Technical leadership in design reviews
How staff+ engineers run effective design reviews: preparation, the right feedback posture, unblocking cross-team dependencies, and knowing when to escalate vs. decide.
TL;DR
- Design reviews exist to catch the 2-3 irreversible decisions in a design and make sure they're intentional. Everything else is commentary.
- The reviewer's job is to open up the author's thinking, not to demonstrate their own expertise. Enabling questions beat gotcha questions every time.
- Most design reviews fail the same way: 80% of the time goes to naming conventions and technology preferences while nobody notices the system assumes strong consistency from an eventually-consistent database.
- Label every piece of feedback as a blocker, a suggestion, or a nit.
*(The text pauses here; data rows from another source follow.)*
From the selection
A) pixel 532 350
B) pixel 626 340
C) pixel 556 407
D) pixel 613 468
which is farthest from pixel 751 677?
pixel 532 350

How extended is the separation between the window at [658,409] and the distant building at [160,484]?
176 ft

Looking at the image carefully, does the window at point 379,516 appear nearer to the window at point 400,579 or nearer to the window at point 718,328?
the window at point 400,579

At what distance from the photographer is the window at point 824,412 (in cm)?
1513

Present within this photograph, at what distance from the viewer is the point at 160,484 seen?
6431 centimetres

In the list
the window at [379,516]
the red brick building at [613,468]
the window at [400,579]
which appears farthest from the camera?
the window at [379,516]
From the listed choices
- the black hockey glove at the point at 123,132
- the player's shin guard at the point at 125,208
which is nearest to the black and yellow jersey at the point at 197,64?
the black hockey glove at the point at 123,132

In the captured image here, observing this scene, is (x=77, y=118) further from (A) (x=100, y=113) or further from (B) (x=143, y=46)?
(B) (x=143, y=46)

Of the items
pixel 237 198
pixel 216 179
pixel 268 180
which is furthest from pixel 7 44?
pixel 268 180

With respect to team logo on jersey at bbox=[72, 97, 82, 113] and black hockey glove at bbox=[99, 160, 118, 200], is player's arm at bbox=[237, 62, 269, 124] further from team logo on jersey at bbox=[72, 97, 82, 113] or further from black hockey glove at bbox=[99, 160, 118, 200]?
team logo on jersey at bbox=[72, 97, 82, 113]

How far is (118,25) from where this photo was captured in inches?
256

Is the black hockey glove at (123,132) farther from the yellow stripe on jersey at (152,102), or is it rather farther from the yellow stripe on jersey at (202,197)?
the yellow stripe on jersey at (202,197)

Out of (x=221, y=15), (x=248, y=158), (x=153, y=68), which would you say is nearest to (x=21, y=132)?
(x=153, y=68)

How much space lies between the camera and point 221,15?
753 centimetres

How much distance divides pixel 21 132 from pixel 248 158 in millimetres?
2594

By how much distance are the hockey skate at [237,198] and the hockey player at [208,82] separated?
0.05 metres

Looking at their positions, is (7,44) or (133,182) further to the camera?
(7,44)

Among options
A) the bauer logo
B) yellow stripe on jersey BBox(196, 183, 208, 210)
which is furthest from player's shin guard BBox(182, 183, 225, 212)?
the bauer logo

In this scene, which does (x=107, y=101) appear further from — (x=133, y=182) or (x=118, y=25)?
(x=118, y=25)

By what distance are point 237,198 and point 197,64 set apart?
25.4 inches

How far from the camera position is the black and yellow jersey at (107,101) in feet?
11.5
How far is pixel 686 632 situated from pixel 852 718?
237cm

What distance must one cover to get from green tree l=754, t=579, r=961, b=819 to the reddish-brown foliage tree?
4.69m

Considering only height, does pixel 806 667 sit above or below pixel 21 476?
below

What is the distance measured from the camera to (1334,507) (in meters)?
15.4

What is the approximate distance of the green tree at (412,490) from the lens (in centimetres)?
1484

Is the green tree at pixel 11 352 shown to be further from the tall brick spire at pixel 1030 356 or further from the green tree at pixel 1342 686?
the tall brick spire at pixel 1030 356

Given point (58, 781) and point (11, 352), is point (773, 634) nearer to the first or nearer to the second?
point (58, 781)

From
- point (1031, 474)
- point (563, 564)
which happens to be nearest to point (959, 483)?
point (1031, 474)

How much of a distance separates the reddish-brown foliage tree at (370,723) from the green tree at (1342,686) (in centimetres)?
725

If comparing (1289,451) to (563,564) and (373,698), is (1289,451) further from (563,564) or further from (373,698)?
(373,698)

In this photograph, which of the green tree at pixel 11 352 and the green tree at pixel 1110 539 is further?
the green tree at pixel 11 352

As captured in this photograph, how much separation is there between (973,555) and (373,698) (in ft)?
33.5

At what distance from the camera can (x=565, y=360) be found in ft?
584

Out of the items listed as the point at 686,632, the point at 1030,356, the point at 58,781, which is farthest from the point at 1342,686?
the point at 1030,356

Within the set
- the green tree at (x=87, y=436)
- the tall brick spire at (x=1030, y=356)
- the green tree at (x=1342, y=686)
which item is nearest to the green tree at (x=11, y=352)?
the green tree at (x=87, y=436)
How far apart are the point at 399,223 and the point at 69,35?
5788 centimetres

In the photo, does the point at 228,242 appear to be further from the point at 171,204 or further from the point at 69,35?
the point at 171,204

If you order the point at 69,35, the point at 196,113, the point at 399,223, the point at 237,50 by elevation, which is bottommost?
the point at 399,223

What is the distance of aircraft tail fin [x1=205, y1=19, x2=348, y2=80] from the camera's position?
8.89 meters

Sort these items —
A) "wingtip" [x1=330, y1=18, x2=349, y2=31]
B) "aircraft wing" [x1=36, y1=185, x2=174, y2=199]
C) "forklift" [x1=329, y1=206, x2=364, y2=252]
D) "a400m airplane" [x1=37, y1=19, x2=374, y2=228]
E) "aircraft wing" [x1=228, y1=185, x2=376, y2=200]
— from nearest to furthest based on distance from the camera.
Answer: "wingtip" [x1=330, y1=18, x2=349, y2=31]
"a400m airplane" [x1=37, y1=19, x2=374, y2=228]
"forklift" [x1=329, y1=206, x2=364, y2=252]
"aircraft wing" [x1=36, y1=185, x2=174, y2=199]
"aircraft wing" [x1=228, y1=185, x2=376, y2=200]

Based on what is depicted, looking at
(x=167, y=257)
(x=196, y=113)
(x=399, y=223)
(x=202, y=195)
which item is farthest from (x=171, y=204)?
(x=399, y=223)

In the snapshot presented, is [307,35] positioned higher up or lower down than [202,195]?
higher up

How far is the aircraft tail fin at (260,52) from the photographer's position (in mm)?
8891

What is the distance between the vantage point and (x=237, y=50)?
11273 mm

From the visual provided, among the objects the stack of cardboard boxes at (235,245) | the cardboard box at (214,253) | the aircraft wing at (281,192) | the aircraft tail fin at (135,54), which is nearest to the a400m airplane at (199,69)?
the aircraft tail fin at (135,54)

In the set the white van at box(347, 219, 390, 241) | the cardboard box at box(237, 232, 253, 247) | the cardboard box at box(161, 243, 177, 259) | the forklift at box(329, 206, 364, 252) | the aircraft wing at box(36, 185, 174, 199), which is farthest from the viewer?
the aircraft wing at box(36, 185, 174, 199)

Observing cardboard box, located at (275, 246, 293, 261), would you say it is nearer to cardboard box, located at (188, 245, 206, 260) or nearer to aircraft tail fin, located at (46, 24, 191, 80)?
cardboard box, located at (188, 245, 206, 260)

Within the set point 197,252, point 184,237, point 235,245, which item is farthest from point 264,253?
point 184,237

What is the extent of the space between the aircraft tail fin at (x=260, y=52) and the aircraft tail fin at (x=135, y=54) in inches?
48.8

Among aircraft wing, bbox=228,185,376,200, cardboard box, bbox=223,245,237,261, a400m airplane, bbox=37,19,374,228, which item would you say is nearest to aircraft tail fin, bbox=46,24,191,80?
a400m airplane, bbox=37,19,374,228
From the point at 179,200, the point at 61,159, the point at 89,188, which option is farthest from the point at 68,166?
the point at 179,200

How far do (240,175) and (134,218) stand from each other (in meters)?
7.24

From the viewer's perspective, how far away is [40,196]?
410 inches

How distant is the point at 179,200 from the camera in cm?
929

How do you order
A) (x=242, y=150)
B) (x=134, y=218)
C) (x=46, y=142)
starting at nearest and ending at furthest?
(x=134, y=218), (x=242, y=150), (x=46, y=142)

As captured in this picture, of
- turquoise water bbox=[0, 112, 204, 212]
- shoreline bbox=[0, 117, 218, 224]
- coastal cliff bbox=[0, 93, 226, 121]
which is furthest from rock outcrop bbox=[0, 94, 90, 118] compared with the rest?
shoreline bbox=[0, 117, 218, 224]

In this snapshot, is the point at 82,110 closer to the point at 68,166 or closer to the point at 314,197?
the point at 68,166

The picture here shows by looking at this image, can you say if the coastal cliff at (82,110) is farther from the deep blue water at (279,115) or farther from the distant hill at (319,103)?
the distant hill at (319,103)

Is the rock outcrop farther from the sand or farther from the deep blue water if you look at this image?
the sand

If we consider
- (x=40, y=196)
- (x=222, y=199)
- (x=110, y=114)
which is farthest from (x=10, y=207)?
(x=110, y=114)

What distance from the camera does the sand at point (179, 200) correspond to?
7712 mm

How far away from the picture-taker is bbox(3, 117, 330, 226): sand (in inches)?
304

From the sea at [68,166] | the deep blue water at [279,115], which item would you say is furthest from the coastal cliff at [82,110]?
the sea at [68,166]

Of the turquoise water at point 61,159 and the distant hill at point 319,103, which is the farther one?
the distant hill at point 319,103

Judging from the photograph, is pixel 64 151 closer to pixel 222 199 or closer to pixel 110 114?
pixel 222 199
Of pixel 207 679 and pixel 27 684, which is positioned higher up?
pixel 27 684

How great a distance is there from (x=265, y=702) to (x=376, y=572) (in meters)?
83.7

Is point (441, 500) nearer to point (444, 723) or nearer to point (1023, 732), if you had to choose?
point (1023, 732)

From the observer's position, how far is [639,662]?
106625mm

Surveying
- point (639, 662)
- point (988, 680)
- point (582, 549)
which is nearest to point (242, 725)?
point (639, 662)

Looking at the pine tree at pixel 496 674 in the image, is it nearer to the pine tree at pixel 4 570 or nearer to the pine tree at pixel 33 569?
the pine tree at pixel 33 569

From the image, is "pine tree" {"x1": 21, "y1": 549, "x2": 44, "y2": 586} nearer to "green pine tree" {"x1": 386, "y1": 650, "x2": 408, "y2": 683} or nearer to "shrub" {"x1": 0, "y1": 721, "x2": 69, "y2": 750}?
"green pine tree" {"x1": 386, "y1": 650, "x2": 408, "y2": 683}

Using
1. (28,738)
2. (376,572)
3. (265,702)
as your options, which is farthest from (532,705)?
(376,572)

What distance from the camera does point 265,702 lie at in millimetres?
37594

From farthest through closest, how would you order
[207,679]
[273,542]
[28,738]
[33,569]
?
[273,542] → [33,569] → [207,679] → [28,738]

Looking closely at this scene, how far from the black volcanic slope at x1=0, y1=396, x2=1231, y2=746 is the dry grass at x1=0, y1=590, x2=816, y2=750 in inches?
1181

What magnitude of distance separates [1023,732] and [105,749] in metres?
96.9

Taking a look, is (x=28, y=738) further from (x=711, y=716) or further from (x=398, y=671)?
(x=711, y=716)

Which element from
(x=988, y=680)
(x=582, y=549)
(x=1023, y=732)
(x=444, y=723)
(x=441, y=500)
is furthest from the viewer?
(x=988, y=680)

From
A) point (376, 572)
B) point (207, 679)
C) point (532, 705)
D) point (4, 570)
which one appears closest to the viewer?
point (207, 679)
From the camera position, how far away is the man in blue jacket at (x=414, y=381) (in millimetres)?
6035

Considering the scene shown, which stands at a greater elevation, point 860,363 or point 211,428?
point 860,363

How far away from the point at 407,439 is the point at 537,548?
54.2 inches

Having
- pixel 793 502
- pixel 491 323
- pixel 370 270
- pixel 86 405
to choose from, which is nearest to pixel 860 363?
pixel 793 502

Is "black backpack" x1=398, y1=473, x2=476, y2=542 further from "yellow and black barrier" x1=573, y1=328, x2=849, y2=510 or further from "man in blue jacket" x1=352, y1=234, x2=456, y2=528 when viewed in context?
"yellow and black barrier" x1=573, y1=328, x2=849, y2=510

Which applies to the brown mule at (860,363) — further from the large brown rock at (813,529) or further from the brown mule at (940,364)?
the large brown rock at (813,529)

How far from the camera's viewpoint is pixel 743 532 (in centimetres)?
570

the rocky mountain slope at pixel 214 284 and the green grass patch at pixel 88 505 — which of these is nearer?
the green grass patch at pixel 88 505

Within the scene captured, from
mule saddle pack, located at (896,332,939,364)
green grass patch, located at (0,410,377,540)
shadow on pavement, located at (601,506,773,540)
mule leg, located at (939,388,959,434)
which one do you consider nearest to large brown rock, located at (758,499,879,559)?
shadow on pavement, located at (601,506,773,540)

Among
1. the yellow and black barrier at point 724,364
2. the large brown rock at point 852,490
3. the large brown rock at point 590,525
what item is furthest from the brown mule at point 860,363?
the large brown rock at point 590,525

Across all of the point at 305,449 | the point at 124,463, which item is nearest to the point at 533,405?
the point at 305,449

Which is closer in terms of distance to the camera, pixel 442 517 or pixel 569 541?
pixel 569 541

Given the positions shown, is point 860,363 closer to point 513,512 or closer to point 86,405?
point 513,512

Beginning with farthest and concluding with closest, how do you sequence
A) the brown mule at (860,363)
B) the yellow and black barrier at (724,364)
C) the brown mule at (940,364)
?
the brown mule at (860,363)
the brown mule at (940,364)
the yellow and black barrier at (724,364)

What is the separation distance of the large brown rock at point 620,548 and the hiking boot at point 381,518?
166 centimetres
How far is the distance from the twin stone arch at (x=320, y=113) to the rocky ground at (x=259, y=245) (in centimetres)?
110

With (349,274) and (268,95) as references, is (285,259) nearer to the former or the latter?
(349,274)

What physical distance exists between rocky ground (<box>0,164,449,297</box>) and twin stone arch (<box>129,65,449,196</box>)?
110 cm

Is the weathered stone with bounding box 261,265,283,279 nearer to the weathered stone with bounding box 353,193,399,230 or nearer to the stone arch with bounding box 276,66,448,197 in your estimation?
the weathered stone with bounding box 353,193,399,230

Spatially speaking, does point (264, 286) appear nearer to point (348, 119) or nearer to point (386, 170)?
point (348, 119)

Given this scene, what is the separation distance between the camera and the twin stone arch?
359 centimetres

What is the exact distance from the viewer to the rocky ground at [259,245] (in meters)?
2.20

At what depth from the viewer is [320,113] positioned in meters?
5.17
Undifferentiated feedback is harder to act on and creates unnecessary anxiety for the author.
- When to approve, when to block, and when to defer are three distinct decisions, each with different criteria and different signals to the author.
- Cross-team reviews are the hardest type. Name the decision owner explicitly or nobody will decide anything.
What Goes Wrong in Design Reviews
Picture this: eight engineers in a conference room. Sixty minutes on the calendar. The team is designing a new order processing pipeline. Forty-five minutes in, they're still debating whether the service should be called order-processor or order-pipeline. Nobody has noticed that the design assumes exactly-once delivery from a message queue that provides at-least-once semantics. The review ends. Everyone feels productive. Three months later, the team is debugging duplicate charges in production.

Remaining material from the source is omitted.